Passage given:

From mboxrd@z Thu Jan  1 00:00:00 1970
Return-Path: <linux-arch-owner+james.bottomley=40steeleye.com-S268451AbUHLAYN@vger.kernel.org>
Received: from mx1.redhat.com ([66.187.233.31]:36820 "EHLO mx1.redhat.com")
	by vger.kernel.org with ESMTP id S268453AbUHLAYM (ORCPT
	<rfc822;linux-arch@vger.kernel.org>);
	Wed, 11 Aug 2004 20:24:12 -0400
Date: Wed, 11 Aug 2004 17:23:24 -0700
From: "David S. Miller" <davem@redhat.com>
Subject: Re: clear_user_highpage()
Message-Id: <20040811172324.33f351bf.davem@redhat.com>
In-Reply-To: <Pine.LNX.4.58.0408111654440.1839@ppc970.osdl.org>
References: <20040811161537.5e24c2b6.davem@redhat.com>
	<Pine.LNX.4.58.0408111635160.1839@ppc970.osdl.org>
	<20040811165307.46ff1eb6.davem@redhat.com>
	<Pine.LNX.4.58.0408111654440.1839@ppc970.osdl.org>
Mime-Version: 1.0
Content-Type: text/plain; charset=US-ASCII
Content-Transfer-Encoding: 7bit
To: Linus Torvalds <torvalds@osdl.org>
Cc: linux-arch@vger.kernel.org
List-ID: <linux-arch.vger.kernel.org>

On Wed, 11 Aug 2004 17:00:37 -0700 (PDT)
Linus Torvalds <torvalds@osdl.org> wrote:

> You didn't read my message. If it doesn't crap on the caches when you do 
> the stores, it _will_ crap on the bus both when you do the stores _and_ 
> when you actually read the page.

I understand what you're saying.

> In other words, you will have taken _more_ of a hit later on. It's just 
> that it won't be a nice profile hit, it will be a nasty "everything runs 
> slower later".
> 
> Caches work best when you have good temporal locality. You are removing 
> that locality, and thus you are making your caches _less_ efficient.
> 
> That's a very _fundamental_ argument. 

Here is some more data.

If I use the cache bypassing stores on sparc64 for clear page (which I
do and always have), it takes roughly 4400 cycles to clear a page out
on a 750Mhz cpu regardless of whether the page is in the L2 cache or
not.

Conversely, I played with a version that did not do cache bypass and
for a cache hit it was phenominal, about twice as fast, but for the
cache miss case it was very slow, some 20,000 cycles.  I played around
with trying to prefetch the data into the L2 cache, that didn't help
much in the miss case at all.

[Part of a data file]

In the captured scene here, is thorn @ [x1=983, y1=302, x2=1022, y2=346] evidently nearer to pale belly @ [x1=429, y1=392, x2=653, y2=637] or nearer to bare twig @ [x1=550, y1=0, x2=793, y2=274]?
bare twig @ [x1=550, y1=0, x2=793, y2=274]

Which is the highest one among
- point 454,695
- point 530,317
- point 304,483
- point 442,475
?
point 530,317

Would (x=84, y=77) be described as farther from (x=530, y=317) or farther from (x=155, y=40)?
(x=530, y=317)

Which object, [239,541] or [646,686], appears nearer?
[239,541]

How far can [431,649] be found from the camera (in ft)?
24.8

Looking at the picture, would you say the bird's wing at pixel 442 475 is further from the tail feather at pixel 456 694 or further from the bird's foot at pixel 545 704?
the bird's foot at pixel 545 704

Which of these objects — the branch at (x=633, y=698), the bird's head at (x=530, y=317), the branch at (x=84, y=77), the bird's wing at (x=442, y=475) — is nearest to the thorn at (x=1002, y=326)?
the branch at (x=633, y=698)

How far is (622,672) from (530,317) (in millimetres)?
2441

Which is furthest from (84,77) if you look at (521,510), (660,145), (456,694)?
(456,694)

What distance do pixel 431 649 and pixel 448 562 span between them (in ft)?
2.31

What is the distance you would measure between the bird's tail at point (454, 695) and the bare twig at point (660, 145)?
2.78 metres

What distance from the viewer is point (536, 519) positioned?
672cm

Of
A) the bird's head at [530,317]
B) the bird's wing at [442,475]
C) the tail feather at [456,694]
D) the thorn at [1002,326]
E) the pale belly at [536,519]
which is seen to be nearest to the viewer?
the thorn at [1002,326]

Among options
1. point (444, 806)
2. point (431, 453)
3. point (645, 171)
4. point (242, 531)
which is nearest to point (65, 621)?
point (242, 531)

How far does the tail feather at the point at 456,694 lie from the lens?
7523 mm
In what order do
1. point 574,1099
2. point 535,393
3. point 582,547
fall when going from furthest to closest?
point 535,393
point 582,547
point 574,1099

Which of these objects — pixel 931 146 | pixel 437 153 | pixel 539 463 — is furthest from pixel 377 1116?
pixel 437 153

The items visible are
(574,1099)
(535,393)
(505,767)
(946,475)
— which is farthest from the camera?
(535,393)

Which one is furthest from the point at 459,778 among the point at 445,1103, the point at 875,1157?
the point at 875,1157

Written request:
Condense the paragraph of the email that begins "Conversely, I played with a version" into a short bulleted list that keeps its main facts. The records are separate material that stands apart from the email.

Response:
- A clear page version that did not bypass the cache was about twice as fast on a cache hit.
- On a cache miss it was very slow, taking some 20,000 cycles.
- Prefetching the data into the L2 cache did not help much in the miss case.